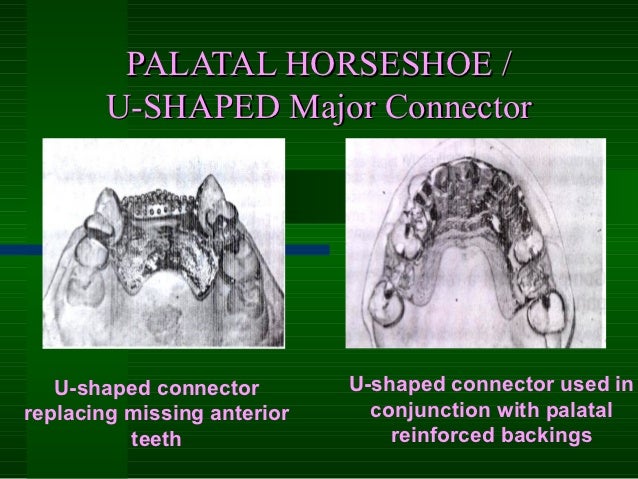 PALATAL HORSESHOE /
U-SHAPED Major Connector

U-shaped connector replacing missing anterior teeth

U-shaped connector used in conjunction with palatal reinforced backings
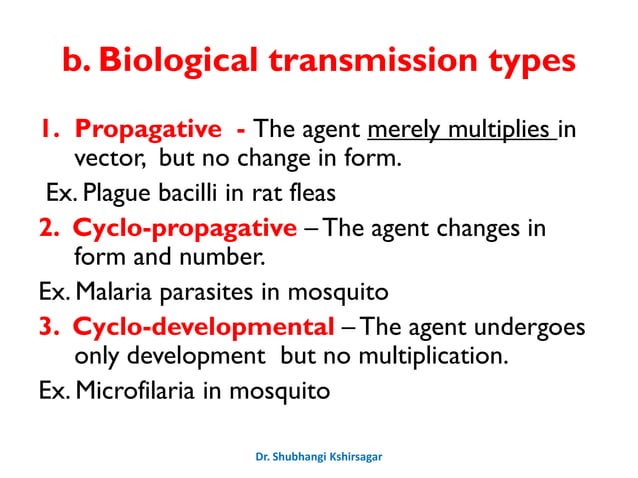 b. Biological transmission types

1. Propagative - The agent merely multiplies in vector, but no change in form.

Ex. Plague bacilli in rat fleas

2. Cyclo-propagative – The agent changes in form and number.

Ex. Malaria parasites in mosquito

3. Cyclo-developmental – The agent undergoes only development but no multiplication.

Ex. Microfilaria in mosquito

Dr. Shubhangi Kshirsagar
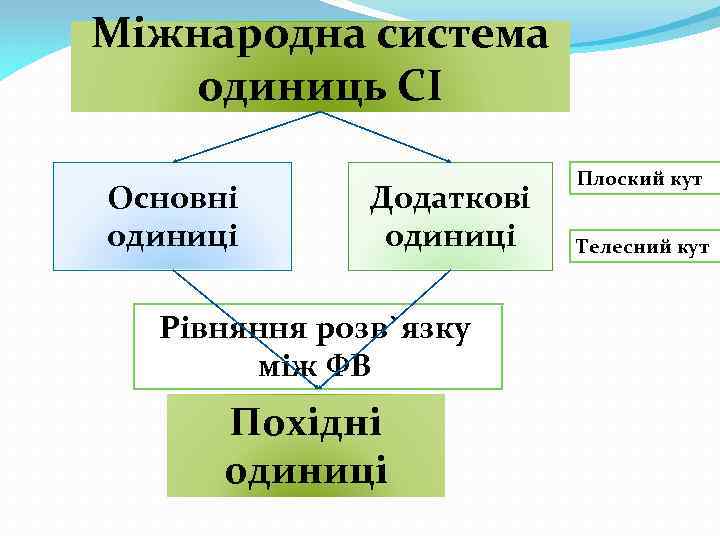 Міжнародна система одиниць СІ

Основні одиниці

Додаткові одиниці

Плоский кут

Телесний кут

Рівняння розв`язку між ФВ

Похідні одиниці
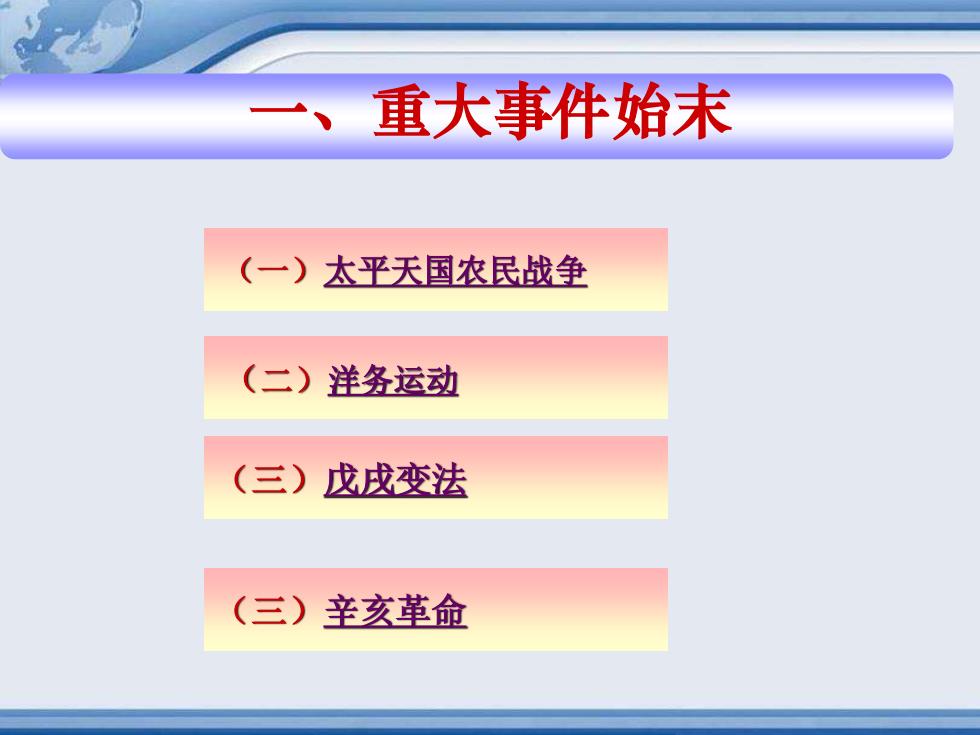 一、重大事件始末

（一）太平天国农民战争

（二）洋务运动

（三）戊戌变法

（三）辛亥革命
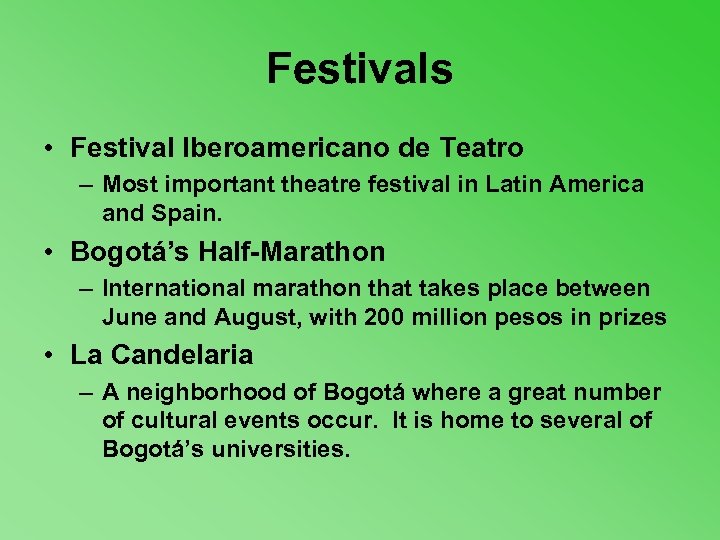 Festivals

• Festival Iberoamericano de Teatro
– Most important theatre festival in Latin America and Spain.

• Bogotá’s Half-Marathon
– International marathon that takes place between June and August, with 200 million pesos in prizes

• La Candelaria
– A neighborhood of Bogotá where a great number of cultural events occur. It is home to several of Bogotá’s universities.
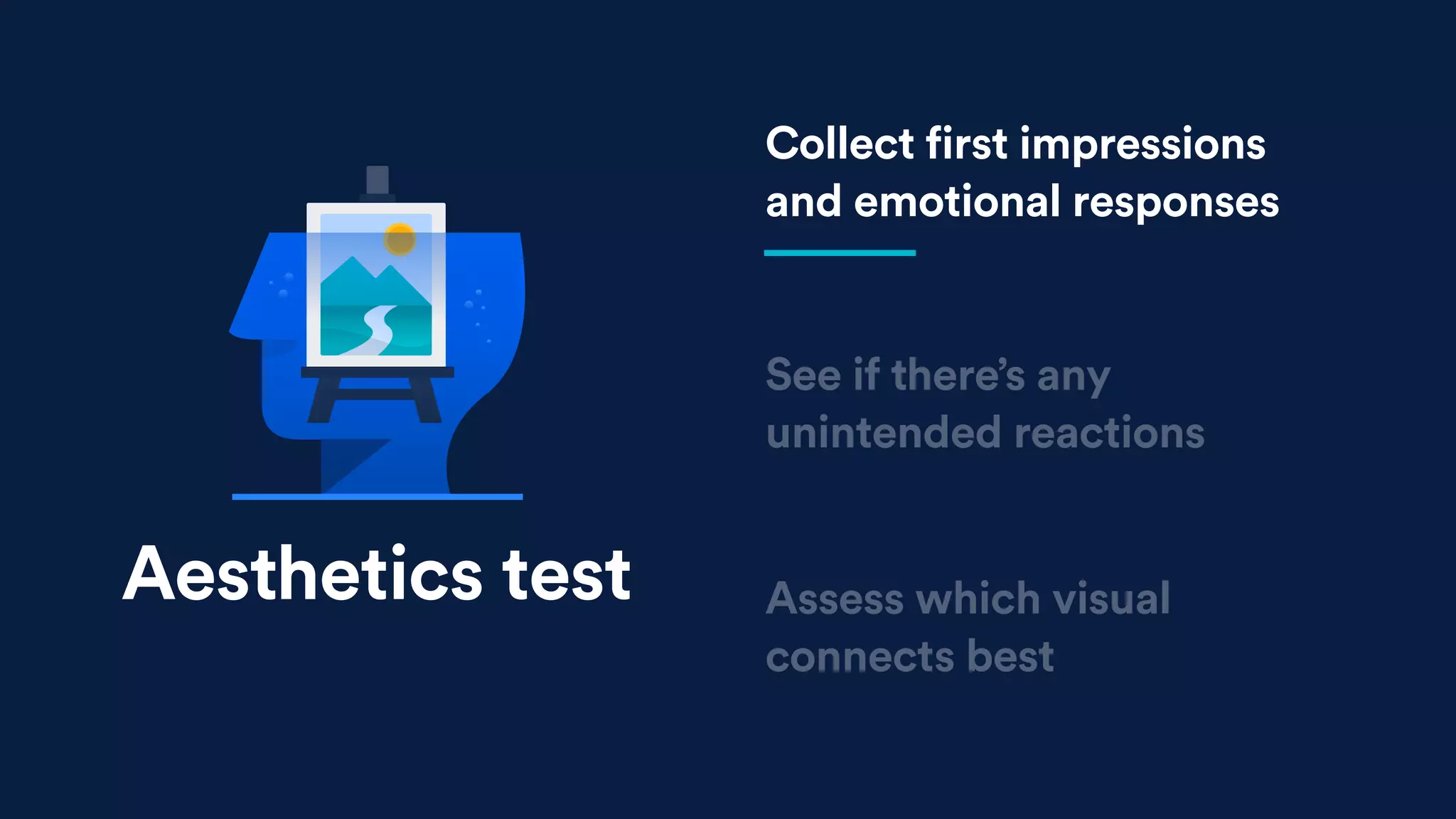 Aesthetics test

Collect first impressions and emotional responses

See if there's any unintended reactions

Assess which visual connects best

◆ ◆ ◆ ◆ ◆ ◆ ◆

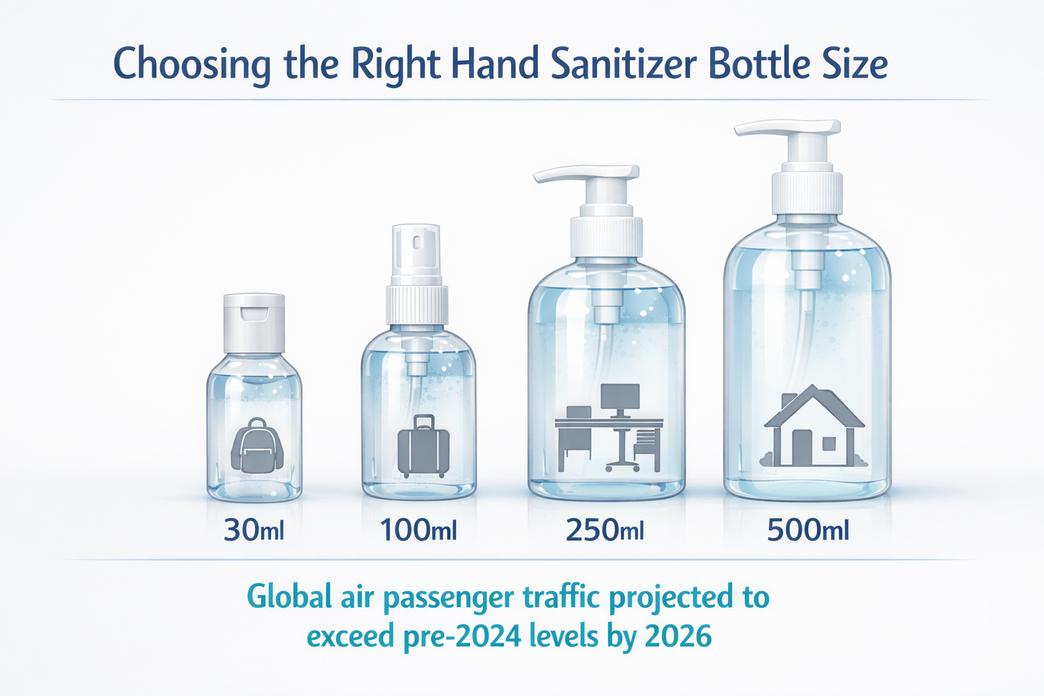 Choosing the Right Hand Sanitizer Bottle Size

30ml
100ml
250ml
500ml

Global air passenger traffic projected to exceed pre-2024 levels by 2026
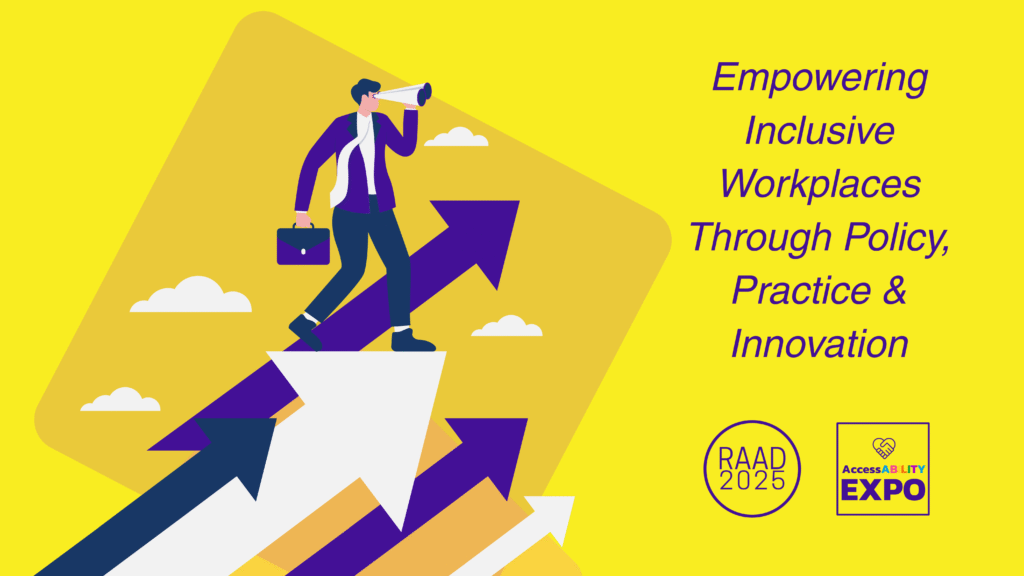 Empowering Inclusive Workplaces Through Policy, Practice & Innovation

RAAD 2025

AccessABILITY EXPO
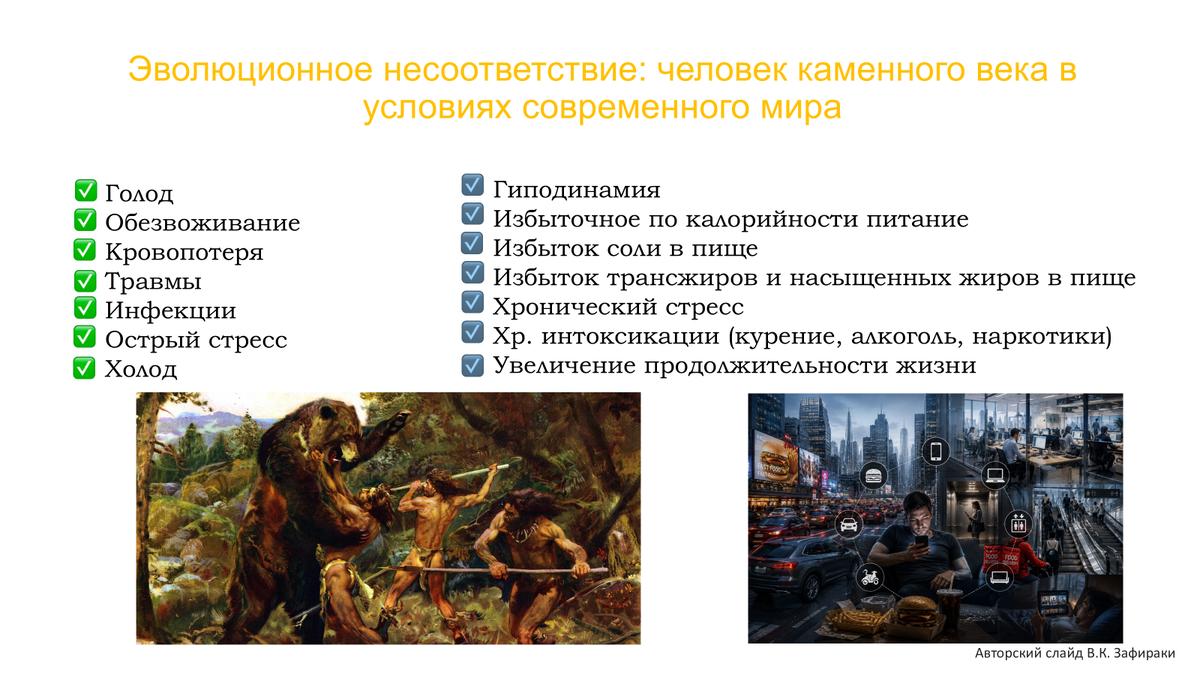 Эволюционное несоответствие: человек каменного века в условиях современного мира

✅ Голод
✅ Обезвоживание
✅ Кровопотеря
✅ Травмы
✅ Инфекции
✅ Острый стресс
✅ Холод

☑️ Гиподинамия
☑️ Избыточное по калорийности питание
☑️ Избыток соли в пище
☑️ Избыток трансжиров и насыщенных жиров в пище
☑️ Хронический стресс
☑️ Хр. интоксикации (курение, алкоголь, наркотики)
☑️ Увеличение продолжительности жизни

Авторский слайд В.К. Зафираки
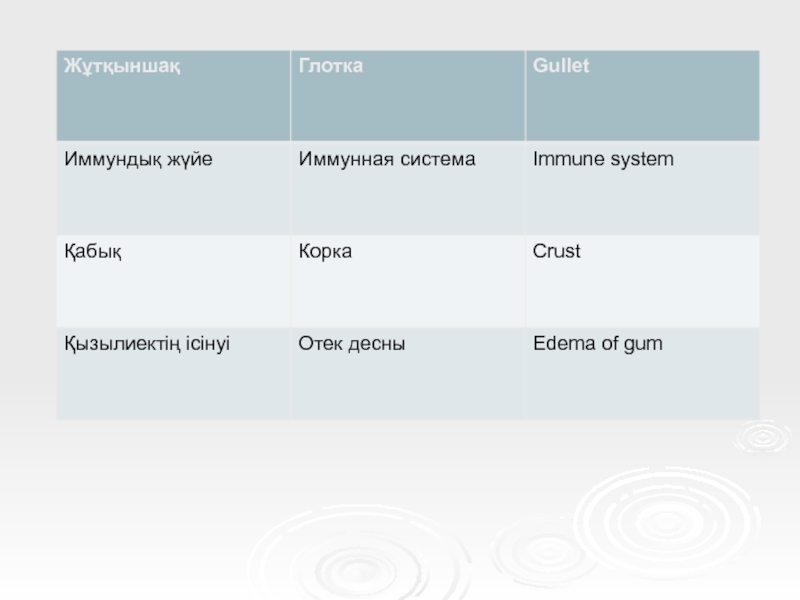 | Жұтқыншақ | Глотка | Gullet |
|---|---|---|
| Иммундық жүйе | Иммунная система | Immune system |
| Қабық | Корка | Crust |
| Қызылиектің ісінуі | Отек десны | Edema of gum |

◆ ◆ ◆ ◆ ◆ ◆ ◆

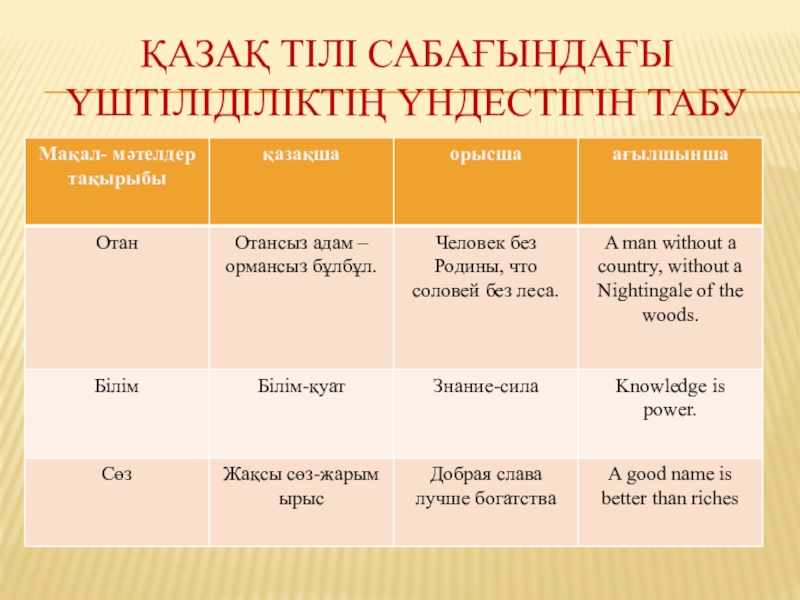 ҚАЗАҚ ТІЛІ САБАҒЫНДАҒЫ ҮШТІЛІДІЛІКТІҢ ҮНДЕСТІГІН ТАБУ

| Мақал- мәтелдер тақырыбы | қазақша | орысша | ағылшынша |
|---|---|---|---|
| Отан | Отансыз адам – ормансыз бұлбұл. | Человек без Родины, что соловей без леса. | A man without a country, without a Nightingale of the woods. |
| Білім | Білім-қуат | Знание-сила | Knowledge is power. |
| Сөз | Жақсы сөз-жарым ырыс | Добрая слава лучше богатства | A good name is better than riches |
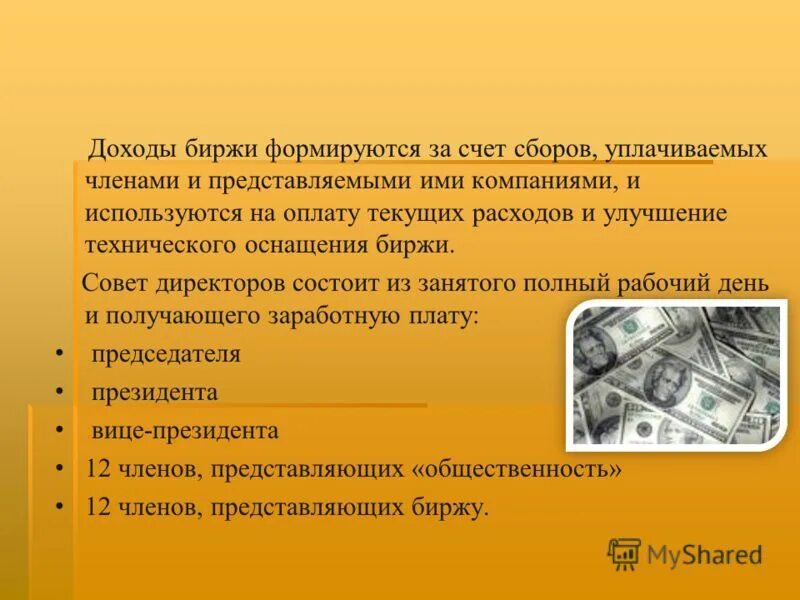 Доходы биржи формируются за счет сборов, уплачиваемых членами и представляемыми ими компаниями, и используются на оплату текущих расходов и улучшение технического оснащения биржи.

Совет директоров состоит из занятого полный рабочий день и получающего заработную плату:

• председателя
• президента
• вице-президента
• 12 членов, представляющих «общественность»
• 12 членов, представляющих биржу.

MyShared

◆ ◆ ◆ ◆ ◆ ◆ ◆

Your answer must consist of every line from the listing that holds the string "Cyclo".

2. Cyclo-propagative – The agent changes in form and number.
3. Cyclo-developmental – The agent undergoes only development but no multiplication.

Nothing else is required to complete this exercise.